Боб подошел к гостю и взял его под руку.
— Присядь. Вид у тебя такой, будто ты вот-вот свалишься в обморок. Я принесу тебе воды.
— Нет, не нужно, спасибо.
Ларри тяжело опустился на деревянную лавочку беседки. Образ, который он пытался отыскать в памяти, наконец выбрался на свет. Удивительно, что взгляд зацепился за такую мелочь. Впрочем, в минуты тяжелых переживаний нам свойственно цепляться за мелочи.

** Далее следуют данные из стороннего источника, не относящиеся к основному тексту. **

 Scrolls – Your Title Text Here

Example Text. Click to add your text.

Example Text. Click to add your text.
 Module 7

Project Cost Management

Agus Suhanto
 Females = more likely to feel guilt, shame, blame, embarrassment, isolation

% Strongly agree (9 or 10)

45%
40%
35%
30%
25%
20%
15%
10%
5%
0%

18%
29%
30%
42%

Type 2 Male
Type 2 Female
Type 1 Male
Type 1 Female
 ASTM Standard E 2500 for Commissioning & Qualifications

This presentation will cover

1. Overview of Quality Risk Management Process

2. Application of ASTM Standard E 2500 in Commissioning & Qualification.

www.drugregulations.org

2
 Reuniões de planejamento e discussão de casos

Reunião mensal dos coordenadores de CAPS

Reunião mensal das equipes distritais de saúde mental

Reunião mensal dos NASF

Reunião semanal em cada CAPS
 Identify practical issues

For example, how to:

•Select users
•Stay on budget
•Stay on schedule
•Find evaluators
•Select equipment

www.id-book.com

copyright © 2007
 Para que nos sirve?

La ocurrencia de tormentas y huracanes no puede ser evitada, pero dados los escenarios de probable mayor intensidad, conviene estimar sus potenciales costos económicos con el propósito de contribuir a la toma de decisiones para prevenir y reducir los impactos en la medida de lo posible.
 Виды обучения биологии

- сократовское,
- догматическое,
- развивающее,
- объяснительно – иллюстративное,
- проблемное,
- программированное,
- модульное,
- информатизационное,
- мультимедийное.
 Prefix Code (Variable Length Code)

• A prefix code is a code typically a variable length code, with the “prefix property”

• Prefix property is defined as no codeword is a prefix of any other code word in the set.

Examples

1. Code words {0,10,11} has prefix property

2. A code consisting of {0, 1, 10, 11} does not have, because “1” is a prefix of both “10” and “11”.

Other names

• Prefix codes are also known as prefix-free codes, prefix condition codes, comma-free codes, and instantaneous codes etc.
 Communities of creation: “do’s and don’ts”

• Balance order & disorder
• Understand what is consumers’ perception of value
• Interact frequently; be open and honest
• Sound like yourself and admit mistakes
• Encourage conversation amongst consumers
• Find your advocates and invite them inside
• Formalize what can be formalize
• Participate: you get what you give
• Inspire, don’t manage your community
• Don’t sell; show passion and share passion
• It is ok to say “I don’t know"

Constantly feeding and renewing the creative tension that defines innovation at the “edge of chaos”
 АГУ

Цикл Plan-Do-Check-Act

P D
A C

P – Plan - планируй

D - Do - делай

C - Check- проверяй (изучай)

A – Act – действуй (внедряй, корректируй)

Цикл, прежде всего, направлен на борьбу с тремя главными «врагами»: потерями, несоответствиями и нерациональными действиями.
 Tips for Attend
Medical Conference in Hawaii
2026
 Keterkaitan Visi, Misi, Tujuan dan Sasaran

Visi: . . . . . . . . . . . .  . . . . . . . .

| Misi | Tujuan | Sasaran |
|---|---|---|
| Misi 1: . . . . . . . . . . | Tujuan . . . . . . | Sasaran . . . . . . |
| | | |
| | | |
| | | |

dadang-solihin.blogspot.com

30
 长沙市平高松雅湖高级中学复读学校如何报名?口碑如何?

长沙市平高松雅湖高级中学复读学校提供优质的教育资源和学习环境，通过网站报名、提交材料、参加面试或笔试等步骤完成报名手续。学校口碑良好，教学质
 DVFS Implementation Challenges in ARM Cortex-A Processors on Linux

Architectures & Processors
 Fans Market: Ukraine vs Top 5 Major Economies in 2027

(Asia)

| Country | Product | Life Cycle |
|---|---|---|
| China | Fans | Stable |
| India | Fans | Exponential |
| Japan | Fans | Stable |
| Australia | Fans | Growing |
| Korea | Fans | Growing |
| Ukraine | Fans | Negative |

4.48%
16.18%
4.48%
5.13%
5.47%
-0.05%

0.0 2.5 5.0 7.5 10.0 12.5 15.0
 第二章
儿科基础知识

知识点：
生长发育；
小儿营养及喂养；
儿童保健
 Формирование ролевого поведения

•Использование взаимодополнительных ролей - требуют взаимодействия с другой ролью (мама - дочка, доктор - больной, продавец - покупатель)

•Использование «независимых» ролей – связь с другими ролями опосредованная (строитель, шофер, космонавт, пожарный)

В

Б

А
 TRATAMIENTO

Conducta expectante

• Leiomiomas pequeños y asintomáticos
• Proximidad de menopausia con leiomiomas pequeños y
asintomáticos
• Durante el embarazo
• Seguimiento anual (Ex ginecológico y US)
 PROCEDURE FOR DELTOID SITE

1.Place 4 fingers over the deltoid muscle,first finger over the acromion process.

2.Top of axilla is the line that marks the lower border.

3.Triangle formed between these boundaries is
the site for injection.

Бизнесмен Патрик Хофманн, хороший друг доктора Хобарта и отца, явился на похороны последним. Он приехал на неприметной машине, рядом не было ни телохранителей, ни журналистов, которые следовали за ним по пятам, ни его верного советника Брэндона. В строгом деловом костюме цвета мокрого асфальта он, выделявшийся в любом обществе, ничем не отличался от остальных, и большая часть присутствующих не обратила на него внимания.
Вид у мистера Хофманна был подавленный. Несколько минут он стоял возле могилы, теребя черный платок, надетый вместо галстука. Потом обнял заплаканную Ло, прикоснулся к плечу Ларри, выразив соболезнования обоим, и, наклонившись, сказал что-то на ухо маме. Она кивнула, указывая нужное направление, и пошла к машине в сопровождении кавалера. Мистер Хофманн приблизился к невесте отца, стоявшей в отдалении от остальных, и протянул ей руку. Поколебавшись, она ее пожала, и широкий рукав платья на долю секунды обнажил запястье. Белый шрам, тонкая продольная ниточка, был едва заметен на светлой коже, но взгляд Ларри будто сфотографировал эту особую примету.
«А еще у нее есть шрам на внутренней стороне запястья, — зазвучал в его голове приятный, чуть хрипловатый голос Марселы Риз. — Думаю, там раньше была татуировка».